● **WORK TASK**
Every line in the records below that holds the word "Foto" is to be copied.

[Data records]
-- Opening Marker --

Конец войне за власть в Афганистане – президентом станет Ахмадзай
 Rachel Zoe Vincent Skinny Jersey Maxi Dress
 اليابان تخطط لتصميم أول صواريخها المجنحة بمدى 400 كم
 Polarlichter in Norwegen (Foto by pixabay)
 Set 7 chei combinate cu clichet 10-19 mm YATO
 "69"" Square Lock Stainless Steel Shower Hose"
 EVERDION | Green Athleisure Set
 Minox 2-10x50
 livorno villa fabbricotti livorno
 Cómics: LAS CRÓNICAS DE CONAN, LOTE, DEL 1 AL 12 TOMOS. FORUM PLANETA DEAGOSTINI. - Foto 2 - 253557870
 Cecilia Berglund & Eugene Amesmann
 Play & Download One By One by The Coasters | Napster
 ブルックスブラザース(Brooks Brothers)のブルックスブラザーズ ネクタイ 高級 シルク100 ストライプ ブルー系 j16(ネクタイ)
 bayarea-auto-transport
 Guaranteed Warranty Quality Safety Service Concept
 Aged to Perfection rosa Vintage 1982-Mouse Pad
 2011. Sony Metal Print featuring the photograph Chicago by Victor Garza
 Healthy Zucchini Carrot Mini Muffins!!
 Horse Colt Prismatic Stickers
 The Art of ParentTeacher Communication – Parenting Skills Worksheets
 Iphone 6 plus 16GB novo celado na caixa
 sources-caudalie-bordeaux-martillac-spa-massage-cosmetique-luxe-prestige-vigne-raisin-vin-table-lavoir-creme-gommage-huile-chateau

-- Closing Marker --

● **RESPONSE TO THE TASK**
 Polarlichter in Norwegen (Foto by pixabay)
 Cómics: LAS CRÓNICAS DE CONAN, LOTE, DEL 1 AL 12 TOMOS. FORUM PLANETA DEAGOSTINI. - Foto 2 - 253557870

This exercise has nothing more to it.